Experimentation. There’s a concept we could really benefit from in philosophy, politics, diplomacy. Whatever happened to the scientific method? Most international actions are justified by precedent, tradition, and principles that are universal to playground bullies. What about something different for a change? Testing various possibilities to see what a new outcome would look like? Replacing current methods of conflict resolution with, say, a best-of-seven chess series? Just to see if that reduces strife in any way.
I’m obviously getting carried away here. Even if an agreement to play chess would save a million lives, no one’s going to actually do it. That would just be crazy-talk. The macho principles of status quo leaders and words like “realism” and “realpolitik” and “real stupid” make sure that hope stays well out of reach for those who care in this world.
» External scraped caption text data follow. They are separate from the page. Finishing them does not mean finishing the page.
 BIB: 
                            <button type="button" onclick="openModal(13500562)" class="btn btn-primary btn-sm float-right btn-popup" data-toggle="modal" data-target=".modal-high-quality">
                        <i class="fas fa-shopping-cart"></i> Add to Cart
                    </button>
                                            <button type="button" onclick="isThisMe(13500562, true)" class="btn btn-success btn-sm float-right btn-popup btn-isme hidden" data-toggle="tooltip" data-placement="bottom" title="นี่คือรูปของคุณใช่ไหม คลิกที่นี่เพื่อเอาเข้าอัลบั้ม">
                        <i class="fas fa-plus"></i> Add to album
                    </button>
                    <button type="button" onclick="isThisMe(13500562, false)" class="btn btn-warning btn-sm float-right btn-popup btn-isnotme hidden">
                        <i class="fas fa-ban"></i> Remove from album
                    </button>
The overarching point is that we have all the tools we need to fix everything. They’re located between the crowns of our heads and the roofs of our mouths, and despite all evidence to the contrary, we all have them. The only thing we need on top of that is the will. The will to do something differently, to change it up, to take a leap of faith while banking on the unprecedented and almost incomprehensible ability of the human perspective to adapt and change. And the only evidence for all this faith and hope anyone should need is a history book. Look at what we can do now that we couldn’t do then. Are you really telling me we couldn’t apply that progress to improvements in peace, equality, and spiritual fulfillment?
You gotta want it. It’s our only hope.